Thursday, April 23, 2009

Starting with Granite Tombstones....

It was logical, believe it or not, that my wife and I ended up talking about the church and marriage, I just can't at this point, remember how we got there. I can remember the gist of the conversation. Oh wait, now I remember. I won't bother you with the details but it had to do with Christian Patriarchy. Nevertheless after walking through a boring monologue on Calvinism (unnecessary too, believe me, with my wife's sensibilities) we got to the meat of the discussion and it went like this:

The conservative churches are greatly afraid of dealing with gay marriage in the pews. It's not that they think their various parishioners will suddenly start marrying same sex style, but that they believe militant homosexuals will show up and begin to disrupt their services by claiming marriage, claiming conservative doctrines and that the "Marriage Bed is not Defiled." From there will ensue a discussion about how they're not married, they will say they are, and about how the particular conservative denomination in question, does not think so. I won't go into all the arguments, but there will then be a discrimination lawsuit, and we're on.

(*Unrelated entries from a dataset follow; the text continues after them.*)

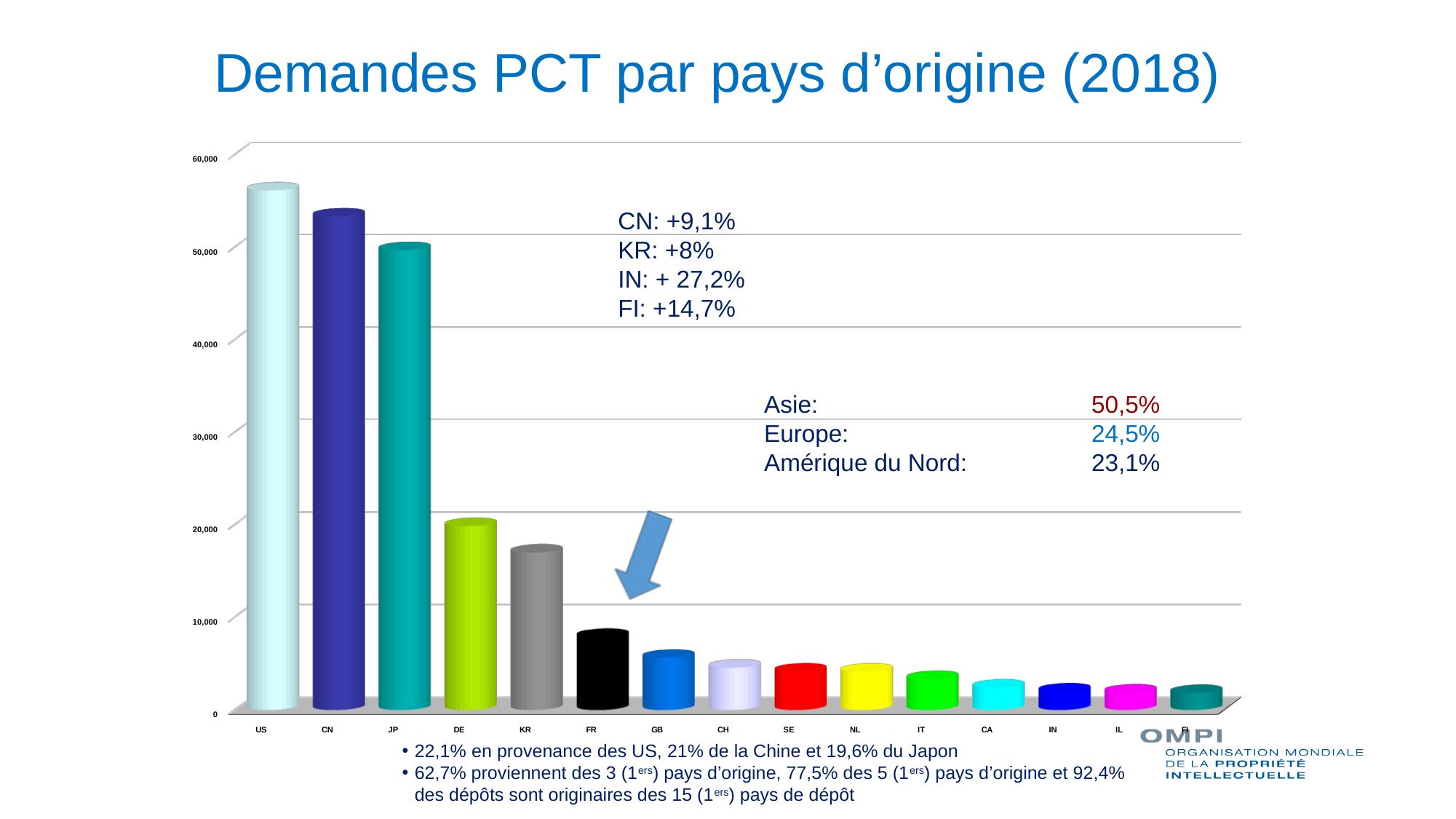
Do the bar values rise or fall moving from left to right along the x axis? fall How many countries (bars) are plotted in the chart? 15 Which has the larger value, FR or GB? FR Is the value for US greater or less than 50,000? greater Is the value for KR greater or less than 20,000? less Is the value for KR greater or less than 10,000? greater Which has the larger value, JP or DE? JP What kind of chart is shown on the slide? bar chart Which has the larger value, DE or KR? DE Which country has the highest bar in the chart? US What is the title of the slide's chart? Demandes PCT par pays d'origine (2018)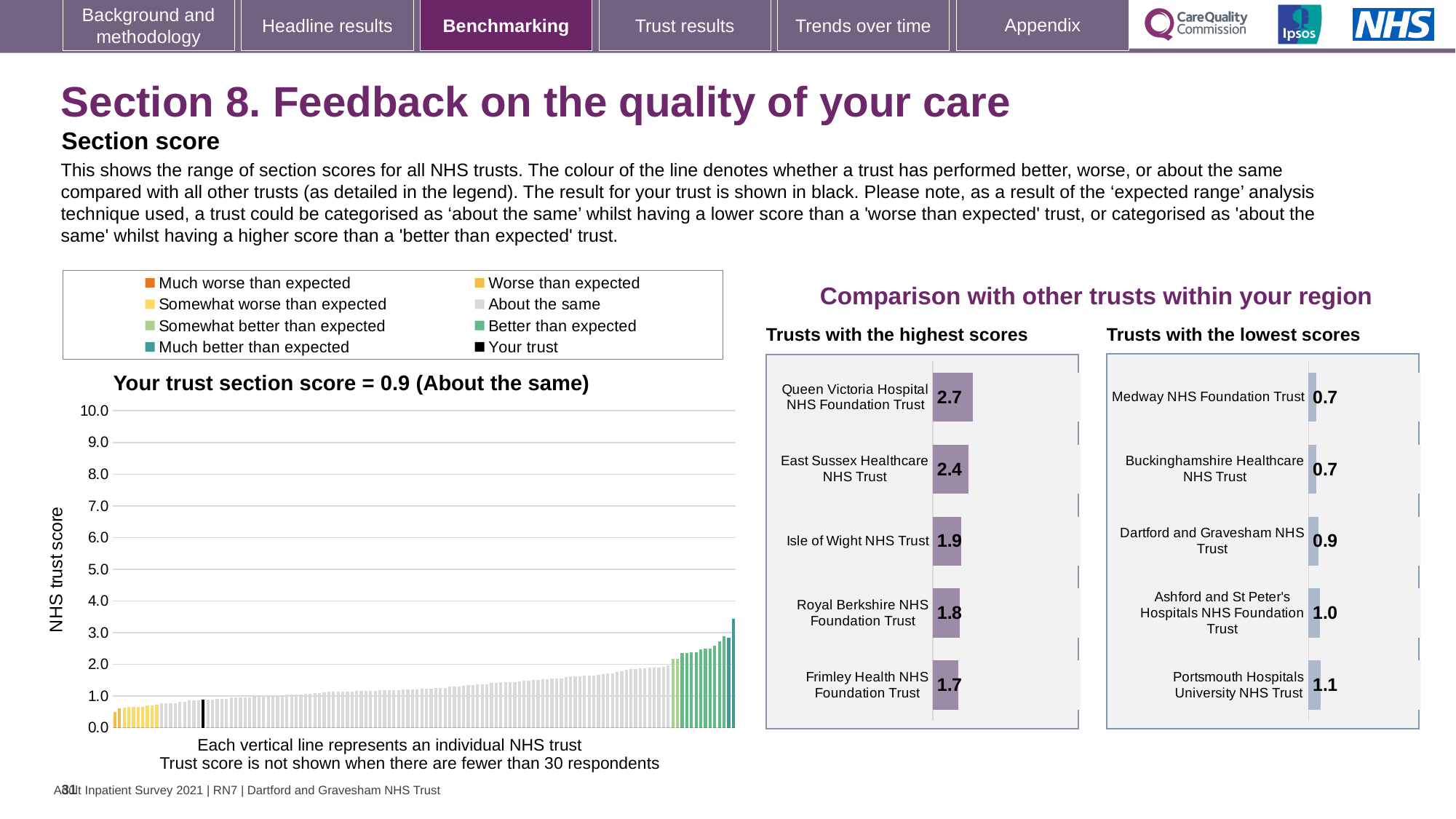
In the main chart on the left, do the trust scores rise or fall from left to right? Rise In the 'Trusts with the lowest scores' chart, which trust has the highest score shown? Portsmouth Hospitals University NHS Trust In the 'Trusts with the lowest scores' chart, how many trusts are listed? 5 In the 'Trusts with the lowest scores' chart, what is the score for Portsmouth Hospitals University NHS Trust? 1.1 In the 'Trusts with the highest scores' chart, what is the score for Queen Victoria Hospital NHS Foundation Trust? 2.7 In the 'Trusts with the highest scores' chart, what is the score for Frimley Health NHS Foundation Trust? 1.7 In the 'Trusts with the highest scores' chart, which has the larger score: Isle of Wight NHS Trust or Royal Berkshire NHS Foundation Trust? Isle of Wight NHS Trust In the 'Trusts with the lowest scores' chart, what is the score for Dartford and Gravesham NHS Trust? 0.9 In the 'Trusts with the highest scores' chart, which trust has the highest score? Queen Victoria Hospital NHS Foundation Trust In the 'Trusts with the highest scores' chart, what is the difference between the scores of Queen Victoria Hospital NHS Foundation Trust and East Sussex Healthcare NHS Trust? 0.3 What kind of chart is the main chart on the left showing NHS trust scores? Bar chart According to the title of the main chart on the left, what is your trust's section score? 0.9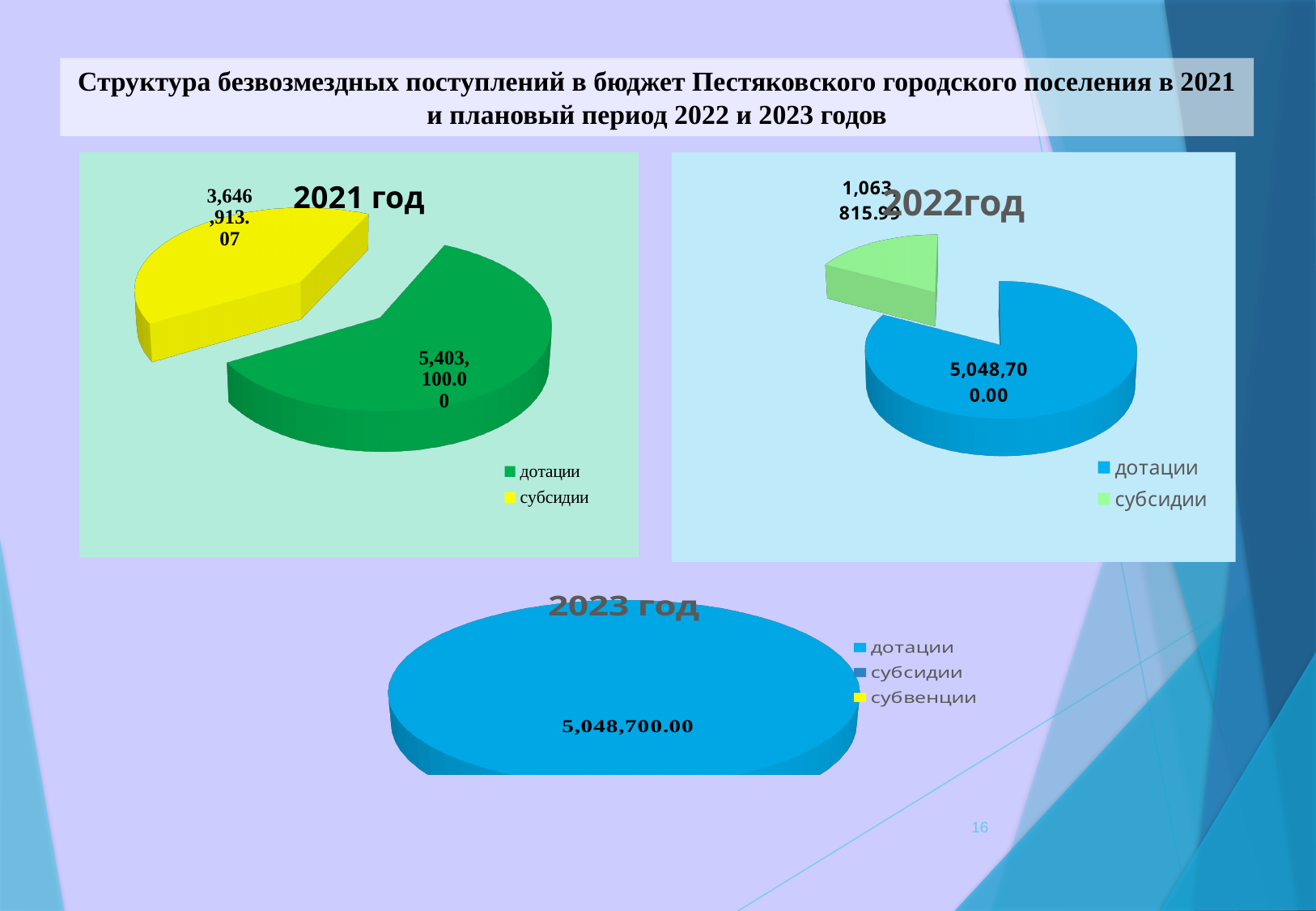
How many entries does the legend of the "2022год" chart list? 2 In the "2021 год" chart, what is the value for дотации? 5,403,100.00 In the "2021 год" chart, what is the total of the two slices? 9,050,013.07 What kind of chart is the "2021 год" chart? pie chart In the "2021 год" chart, what is the value for субсидии? 3,646,913.07 In the "2022год" chart, which category has the smallest slice? субсидии In the "2021 год" chart, which category has the largest slice? дотации How many entries does the legend of the "2023 год" chart list? 3 Is the value for дотации larger in the "2021 год" chart or in the "2022год" chart? 2021 год In the "2021 год" chart, what is the difference between дотации and субсидии? 1,756,186.93 In the "2022год" chart, what is the value for дотации? 5,048,700.00 In the "2023 год" chart, what is the value for дотации? 5,048,700.00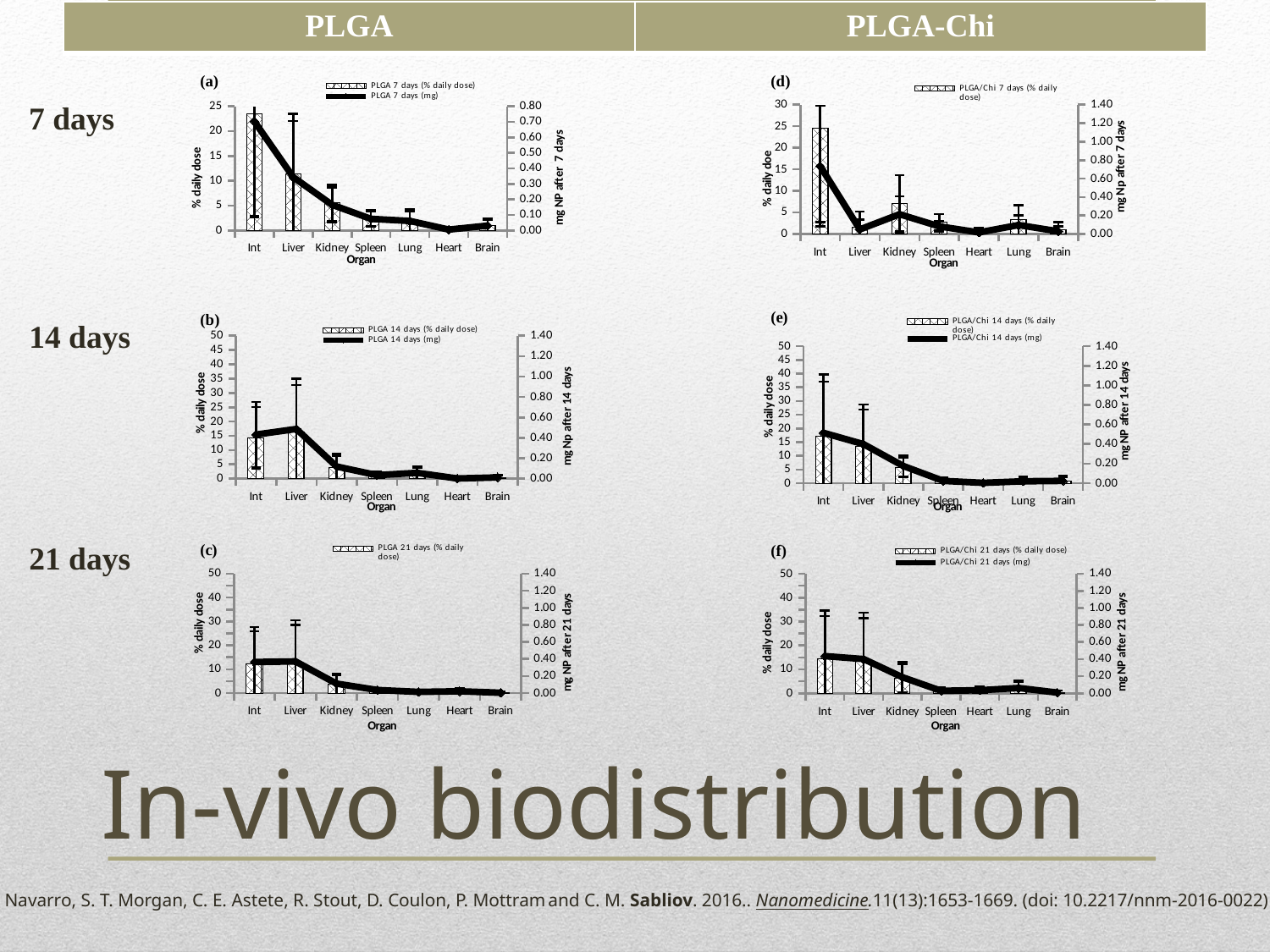
In chart (d), which organ has the highest % daily dose? Int In chart (a), what is the x-axis title? Organ In chart (a), how many organs are shown on the x axis? 7 In chart (a), which organ has the highest % daily dose? Int In chart (a), how many series does the legend list? 2 In chart (d), which is larger, the % daily dose for Kidney or for Liver? Kidney In chart (a), is the % daily dose for Int greater or less than 20? greater In chart (c), is the mg NP after 21 days for Int greater or less than 0.60? less In chart (b), is the % daily dose for Int greater or less than 10? greater In chart (a), does the mg NP line rise or fall from Int to Brain? fall In chart (a), which is larger, the % daily dose for Int or for Liver? Int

This is how it will go. The gay couple will argue that it is the church that is arbitrarily defining marriage. The church will not see it that way, but will maintain that "well, we're the church, that's what religious freedom is all about, please go away." The gay couple will then go on to prove that the denomination in question does in fact, arbitrarily define marriage. They will do so by proving that (using scripture without distorting it) polygyny is an acceptable form of marriage, yet the denomination forbids it, favoring instead, monogamy only. They will even point to cases where evangelical denominations have overlooked polygyny in foreign countries because they entered into a culture that had polygynous marriages. In short, we will be shown to be both hypocritical, and arbitrary, using the power of the church to declare certain forms of marriage to be marriage.

If it is not that we base marriage forms entirely on scripture, but instead on the power of church leaders, councils and government to declare what is and is not marriage, then we will be shown to have discriminated. We will lose the resulting lawsuits. Right now we have the insulation of polygamy being against the law, but really, that's not going to last long. Particularly if I have my way about it.